Kutipan Teks

Keadilan Dalam Demokrasi, Bagai Ilusi
Oleh : Heni Setyowati (Pegiat Literasi)
Penamabda.com - “Justice for all (keadilan untuk semua)”, merupakan jargon yang sering didengungkan oleh para praktisi hukum. Baik praktisi hukum yang terkait langsung dengan hukum seperti hakim, jaksa, advokat, maupun masyarakat yang bersinggungan dengan hukum seperti ahli hukum, peneliti hukum, dan lainnya. Namun sayang agaknya jargon tersebut kini tinggal kalimat tanpa makna. Keadilan dalam sistem demokrasi bak air laut, yang pasang-surut sesuai dengan pesanan segilintir orang di sepanjang musim kekuasaan.

Cuplikan Data

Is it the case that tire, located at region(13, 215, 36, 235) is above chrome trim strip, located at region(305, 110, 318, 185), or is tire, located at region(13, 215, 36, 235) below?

Tugas 1
Kutip dengan tepat bagian teks tentang keadilan dalam demokrasi yang diawali kata-kata yang memuat "Keadilan Dalam Demokrasi, Bagai" dan diakhiri dengan "sepanjang musim kekuasaan.".
Tugas 2
Tentukan apakah pernyataan (a), (b), dan (c) sesuai dengan teks tentang keadilan dalam demokrasi. Jawab ya atau tidak untuk masing-masing dan sertakan kutipan persis dari teks yang menjadi dasarnya. (a) Jargon "Justice for all" sering didengungkan oleh para praktisi hukum. (b) Menurut teks, jargon tersebut kini masih penuh makna. (c) Keadilan dalam sistem demokrasi diibaratkan air laut.
Tugas 3
Tuliskan lanjutan teks tentang keadilan dalam demokrasi, dimulai sesudah kalimat terakhirnya.

Jawaban Latihan 1
Keadilan Dalam Demokrasi, Bagai Ilusi
Oleh : Heni Setyowati (Pegiat Literasi)
Penamabda.com - “Justice for all (keadilan untuk semua)”, merupakan jargon yang sering didengungkan oleh para praktisi hukum. Baik praktisi hukum yang terkait langsung dengan hukum seperti hakim, jaksa, advokat, maupun masyarakat yang bersinggungan dengan hukum seperti ahli hukum, peneliti hukum, dan lainnya. Namun sayang agaknya jargon tersebut kini tinggal kalimat tanpa makna. Keadilan dalam sistem demokrasi bak air laut, yang pasang-surut sesuai dengan pesanan segilintir orang di sepanjang musim kekuasaan.

Jawaban Latihan 2
(a) Ya: "merupakan jargon yang sering didengungkan oleh para praktisi hukum"
(b) Tidak: "jargon tersebut kini tinggal kalimat tanpa makna"
(c) Ya: "Keadilan dalam sistem demokrasi bak air laut"

Jawaban Latihan 3
Hal ini tercermin dari proses peradilan dalam kasus penyerangan terhadap Novel Baswedan. Dilansir oleh Kompas.com (17/06/2020), jaksa penuntut umum menjatuhkan tuntutan satu tahun penjara bagi dua terdakwa yang merupakan anggota Polri. Tuntutan ringan yang dijatuhkan pada Kamis (11/6/2020) ini pun sontak menjadi sorotan publik. Kasus ini langsung ramai dibincangkan publik sebab dianggap tak memenuhi rasa keadilan bagi Novel. Sudah tentu jika ditimbang oleh orang yang sehat akalnya keputusan ini tak akan bisa diterima.
Menanggapi hal ini pada selasa (16/06/2020) pihak istana baru buka suara. Tenaga Ahli Utama Kantor Staf Presiden Donny Gahral Adiansyah, Istana menegaskan bahwa Presiden Joko Widodo selaku pimpinan tertinggi di eksekutif tak bisa mencampuri urusan yudikatif. Jokowi hanya memberikan dorongan penguatan agar keadilan ditegakkan dan bisa memuaskan semua pihak, Menurut dia, Jokowi tetap menganggap kasus ini sebagai persoalan serius dan pelakunya harus ditindak tegas.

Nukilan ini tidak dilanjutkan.